9 As a result of correspondence dated 28 July 1999 from the Official Receiver, Katsis Purcell Anthony filed an application in the Victoria District Registry of the Court on 4 October 1999. The Court dealt with that application on 13 December 1999.

The statutory context

10 Section 54(1) of the Act, prior to 16 December 1996, provided as follows:

"Where a sequestration order is made, the person against whose estate it is made shall, within 14 days from the day on which he is notified of the bankruptcy:

(a) make out and file in the office of the Registrar for the District in which the sequestration order was made a statement of his affairs; and

(b) furnish a copy of the statement to the trustee."

11 On 16 December 1996 the Act was amended substantially. One of the amendments was to s 54(1)(a) in which the reference to "office of the Registrar" was deleted and replaced with the words "office of the Official Receiver".

12 Section 306(1) of the Act provides that:

"Proceedings under this Act are not invalidated by a formal defect or an irregularity, unless the court before which the objection on that ground is made is of opinion that substantial injustice has been caused by the defect or irregularity and that the injustice cannot be remedied by an order of that court."

Consideration

13 In Tsingaris v Official Receiver for the Bankruptcy District of the State of Victoria [1999] FCA 1389, Weinberg J held that:

"...a failure by a bankrupt to provide to the Official Receiver an original statement of affairs in circumstances where a copy has been provided is an irregularity of a kind which may be excused pursuant to s 306(1) of the Act."

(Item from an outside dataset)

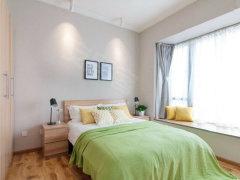 整租,华沁园,2室2厅1卫,94平米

14 I agree with that view. It has not been demonstrated to me by counsel for the respondents that in so holding his Honour was clearly wrong. Consistently with Weinberg J's view there is no reason why a failure by a bankrupt to provide an original statement of affairs to a Registrar in Bankruptcy where an original was provided to the Official Receiver prior to 16 December 1996 should not also be considered to be an irregularity of a kind which may be excused pursuant to s 306(1) of the Act.

15 Counsel for the respondents contended however that the correspondence generated by Ms Rivo was written on behalf of the Official Trustee and not on behalf of the Official Receiver. This submission is contrary to the evidence. The 7 and 29 August 1996 letters were signed, "S RIVO FOR OFFICIAL RECEIVER".

16 It defies reality to assert that the statement of affairs was not filed with the Official Receiver. Whether or not the Official Receiver was then empowered to receive it is a completely different issue. The document was obviously filed in the wrong place but that is the type of problem that s 306(1) of the Act was designed to remedy.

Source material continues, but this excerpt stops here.